Дата публикации: 15.05.2016 2:31:07
В конце апреля 1951 года по командировке Союза художников Узбекистана я выехал на строительство Большого Туркменского канала, начало которого намечалось у каменной площадки Тахиаташ (в переводе с туркменского значит «каменная тюбетейка»). Здесь, по преданию, разбойники подкарауливали барки купцов, прижимавшихся течением к берегу, и грабили их. Работали на строительстве заключенные, их лагеря, обнесенные колючей проволокой и сторожевыми башнями, растянулись от берегов Амударьи вглубь пустыни по будущей трассе канала, который намечалось вывести к Красноводску. (Со смертью Сталина в 1953 году стройку законсервировали, т.к. она была недостаточно подготовлена). На трассе были участки с глубиной песка в 300 метров; их пришлось бы сплошь бетонировать, иначе вода без остатка ушла бы в песок, а песка для бетонирования на месте не было (пустынный песок не годится для этого, т.к. слишком мелок — это все равно, что бетонировать без заполнителя — одним цементом и «пионерканал» для доставки воды с этой целью тоже провести невозможно). Но тогда все были преисполнены оптимизма и считали, что они находятся на великой стройке. Начальником стройки был Калюжный.
Я устроился на берегу Амударьи, в фанерной постройке конторы склада; в одной комнате было служебное помещение, в другой — общежитие. Тут жили завскладом Семенов, бухгалтер и третья койка была моя. Рядом прямо на песчаный берег выгружали товары, фанеру, доски, а лес доставляли в сплотках и он до выгрузки оставался в запани. Ниже Тахиаташа в 4 километрах был заголовок канала Кызкеткен (девочка утонула), проходивший возле Нукуса и орошавший нижележащие земли правобережья Каракалпакии.

#### [Вопросы по материалу]
1. Верни дословно отрывок из воспоминаний о строительстве канала: начни с места, где стоят слова «Я устроился на», и остановись после слов «земли правобережья Каракалпакии.».
2. Продолжи воспоминания о строительстве канала, начиная сразу после последнего приведенного предложения.

#### [Материал для анализа]
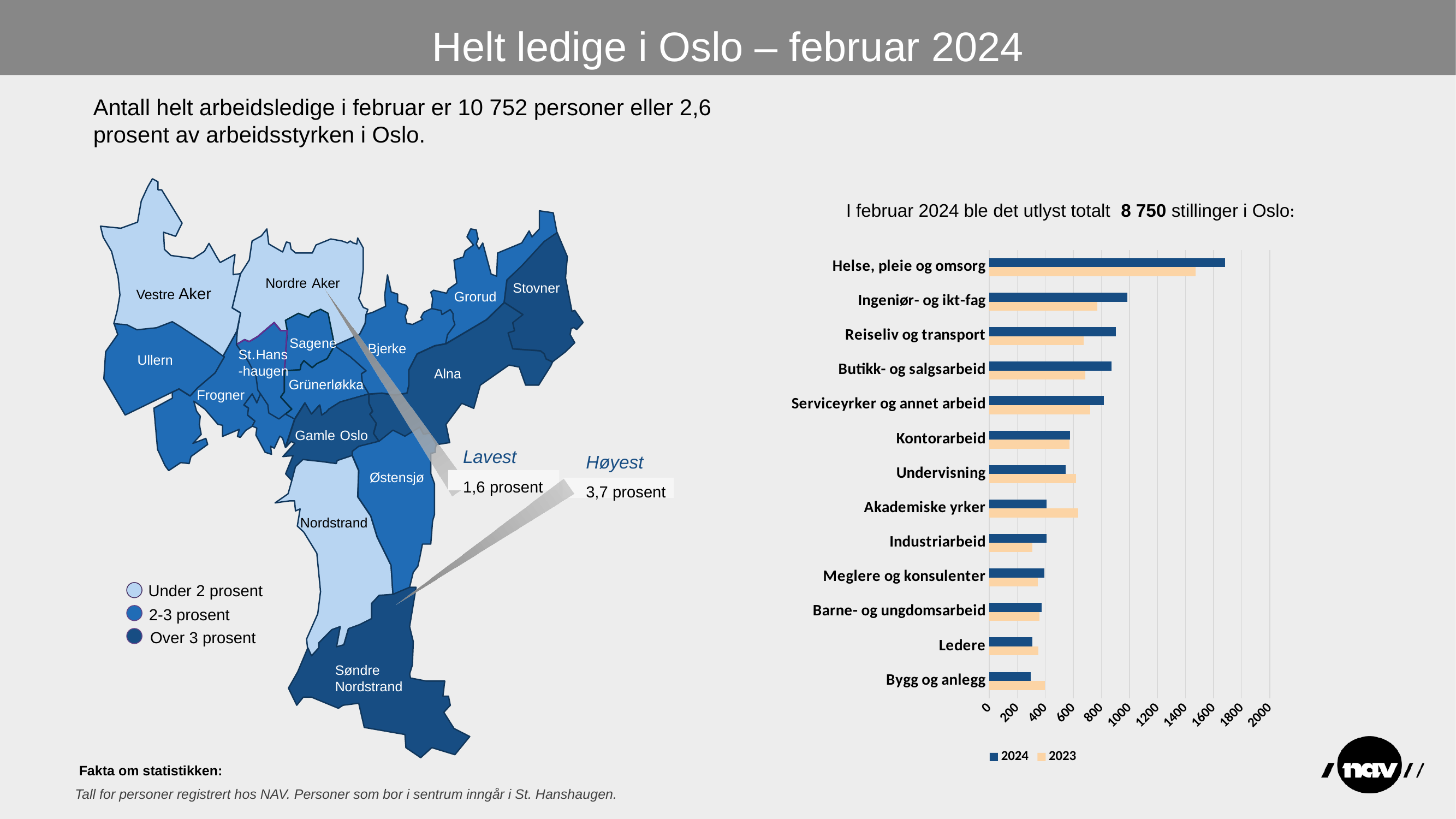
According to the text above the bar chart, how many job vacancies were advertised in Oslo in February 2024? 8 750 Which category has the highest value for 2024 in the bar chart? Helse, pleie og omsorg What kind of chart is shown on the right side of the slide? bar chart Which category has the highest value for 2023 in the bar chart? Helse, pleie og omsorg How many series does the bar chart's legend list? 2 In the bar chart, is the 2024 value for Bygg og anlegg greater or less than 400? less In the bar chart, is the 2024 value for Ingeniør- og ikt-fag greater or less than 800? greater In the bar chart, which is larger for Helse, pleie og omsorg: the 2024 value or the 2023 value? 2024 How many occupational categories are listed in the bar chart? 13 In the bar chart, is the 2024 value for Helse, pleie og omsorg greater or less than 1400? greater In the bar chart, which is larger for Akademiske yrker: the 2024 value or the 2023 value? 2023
==
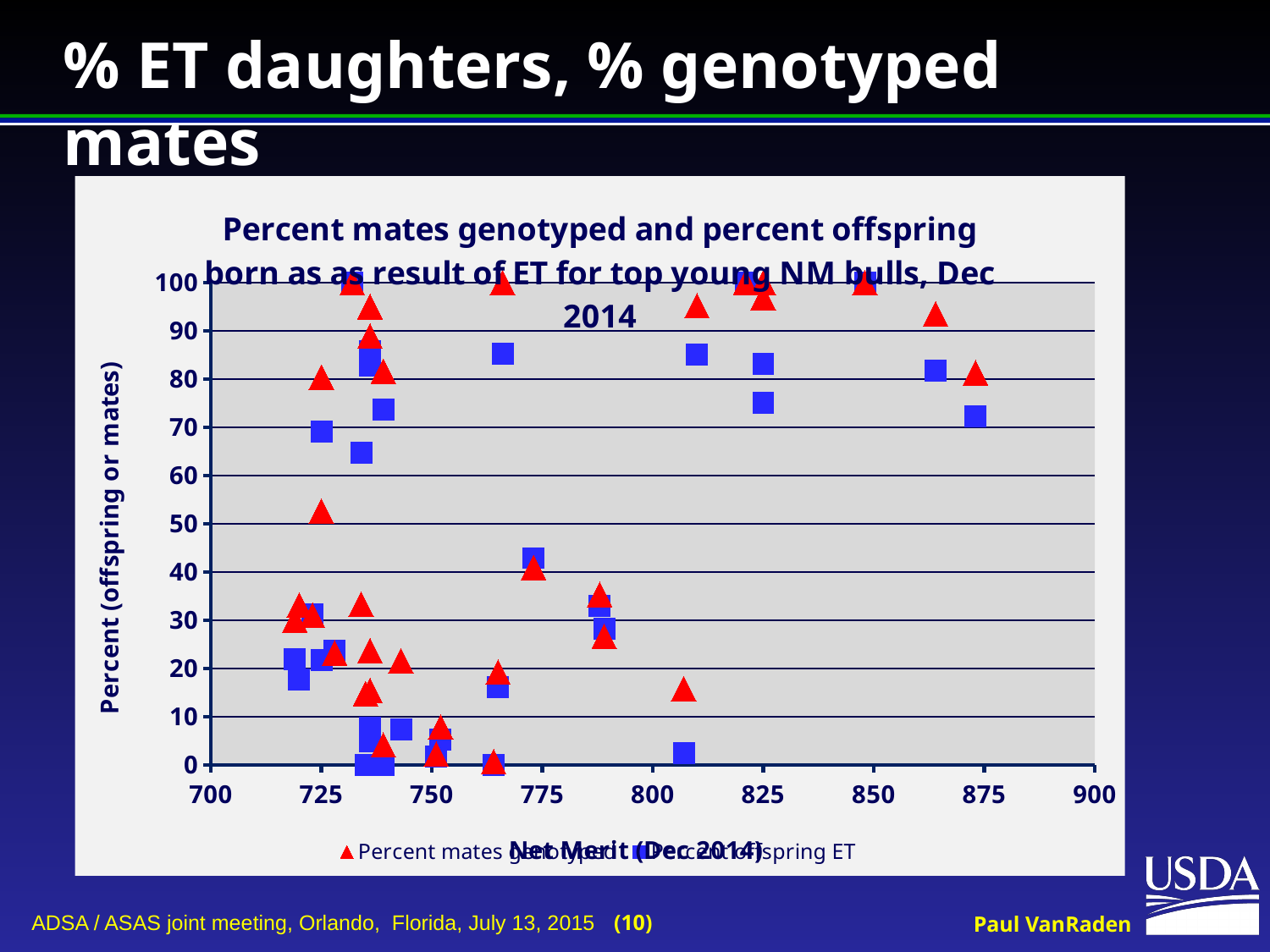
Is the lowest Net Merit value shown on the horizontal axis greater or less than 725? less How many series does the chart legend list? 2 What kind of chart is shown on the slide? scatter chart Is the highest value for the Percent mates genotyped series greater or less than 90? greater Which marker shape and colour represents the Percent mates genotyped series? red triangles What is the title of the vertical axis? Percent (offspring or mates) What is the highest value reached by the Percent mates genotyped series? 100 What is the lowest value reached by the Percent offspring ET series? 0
==
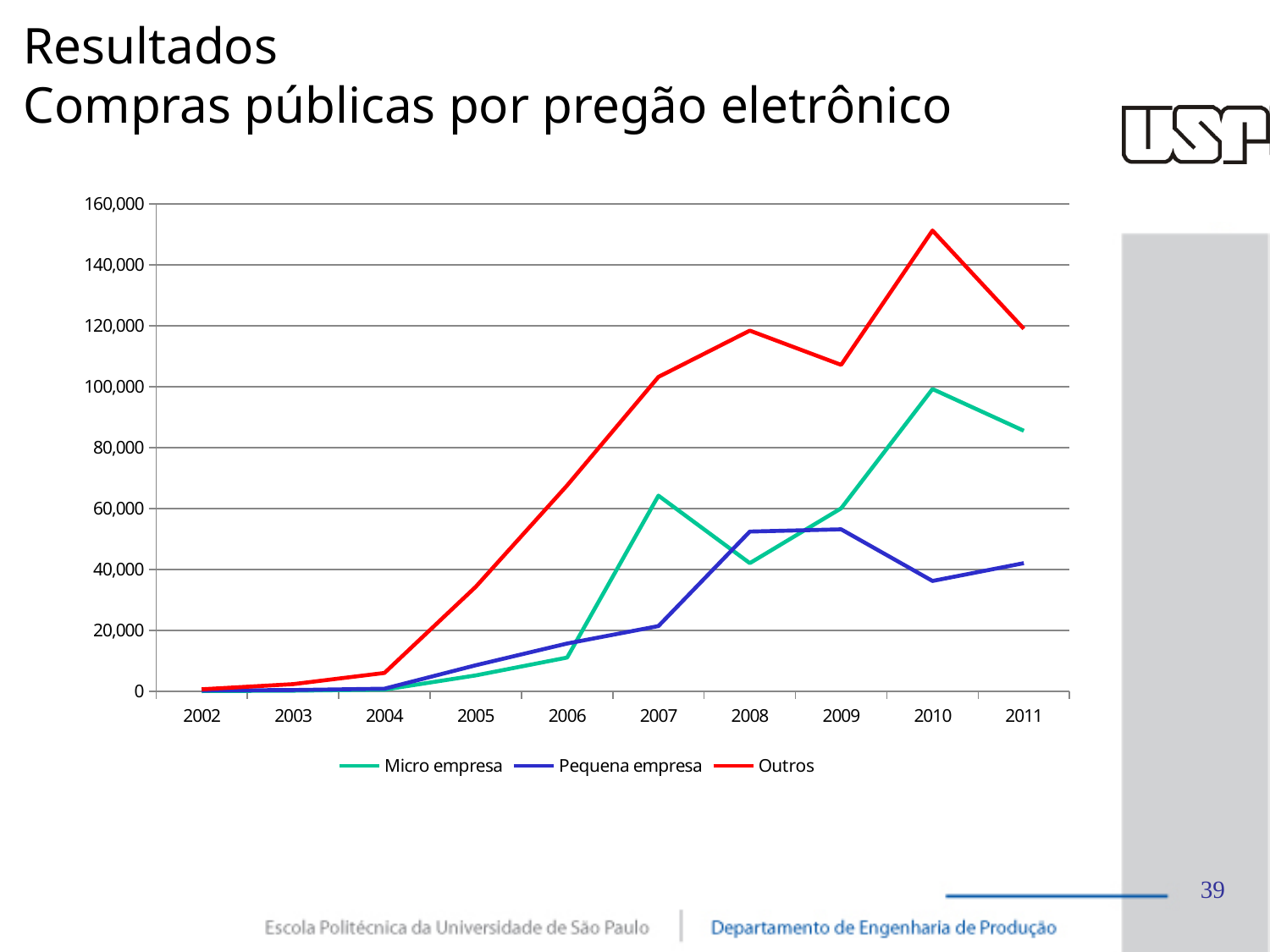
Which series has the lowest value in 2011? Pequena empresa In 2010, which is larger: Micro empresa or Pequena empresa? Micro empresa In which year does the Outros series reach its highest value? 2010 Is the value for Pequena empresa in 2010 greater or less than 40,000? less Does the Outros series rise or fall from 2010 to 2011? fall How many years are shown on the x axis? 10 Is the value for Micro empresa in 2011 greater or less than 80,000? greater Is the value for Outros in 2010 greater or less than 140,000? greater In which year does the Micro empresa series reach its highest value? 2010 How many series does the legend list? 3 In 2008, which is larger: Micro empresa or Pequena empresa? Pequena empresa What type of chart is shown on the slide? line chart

#### [Ответы по заданиям]
1.
Я устроился на берегу Амударьи, в фанерной постройке конторы склада; в одной комнате было служебное помещение, в другой — общежитие. Тут жили завскладом Семенов, бухгалтер и третья койка была моя. Рядом прямо на песчаный берег выгружали товары, фанеру, доски, а лес доставляли в сплотках и он до выгрузки оставался в запани. Ниже Тахиаташа в 4 километрах был заголовок канала Кызкеткен (девочка утонула), проходивший возле Нукуса и орошавший нижележащие земли правобережья Каракалпакии.

2.
Я давно мечтал побывать в Каракалпакии и потому с радостью наблюдал ее население, быт, постройки.
На базаре я увидел впечатляющую картину, которая до сих пор стоит у меня перед глазами: старинные арбы на маленьких колесах с железными шинами; хомуты, могонтырыки, седелки, ремни, вся сбруя украшенная камнями, шитьем и раковинами — перенесли меня в те далекие исторические времена, когда еще Дарий пытался покорить эту страну. Предания сохранили нам красочную и героическую летопись этой эпохи. Женщины были в ярких одеждах, ребятишки разодеты в бархат, шелка и перья. — Как зовут малыша? — обратился я к молодому отцу. «Масагит», — отвечал мне к моему изумлению с доброй доверчивой улыбкой смуглый джигит. «Масагет», — повторил я. — Да, да Масагит, — повторил он. Да ведь это как раз то племя, которое пленило Дария, и о котором история повествует вот уже вторую тысячу лет!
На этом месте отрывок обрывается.